## 作業指示
以下の第60回日本皮膚科学会総会の印象記を、最後の文のあとから書き進める。

学会印象記
第60回日本皮膚科学会総会印象記
長島 正治
1
1慶応義塾大学医学部皮膚科
pp.730-731
発行日 1961年8月1日
Published Date 1961/8/1
DOI https://doi.org/10.11477/mf.1491203116
- 有料閲覧
- 文献概要
第60回日本皮膚科学会総会は,昭和36年5月17日より3日間にわたり,長崎大学北村精一教授会頭にて,原爆ゆかりの地長崎国際文化会館ホールにて盛大に開催された。本総会は,1901年第1回日本皮膚科学会が開かれてより既に60星霜を経,ここにその60週年を記念して行われたため,数々の記念行事が催され,且つ学術講演も我が国皮膚科学研究機関の所謂「御家芸」とも称すべき課題を主として行われた。従つて,スライドによる症例供覧はなく,一般演題も多くは誌上発表となり,比較的ゆつくりとした学会であつた。学会のあり方として,一つの行き方を示したものと信ずる。

## 収集データ

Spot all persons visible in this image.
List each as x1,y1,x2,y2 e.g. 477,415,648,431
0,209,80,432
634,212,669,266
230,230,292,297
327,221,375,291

## 回答
第1日(5月17日)は,橋本(昭医大)の組織培養皮膚細胞の生体染色に関する演説から開始され,組織培養皮膚細胞中の顆粒状物質の主としてヤーヌス緑,中性赤等による染色態度が,映画により紹介された。ミトコンドリア或はメラニン等の組織培養方面からの検索が大いに期待される。ついで島(弘前大)は,疣贅,鶏眼,乾癬等の異常角化皮膚の組織化学的所見を,また田中(新大)は,正常皮膚,尋常性痤瘡,脂腺母斑等の脂腺及びその周辺のエステラーゼ,フォスフォリラーゼの態度を説明して,一般に尋常性痤瘡の脂腺は,正常時より強い酵素活性を有するとのべた。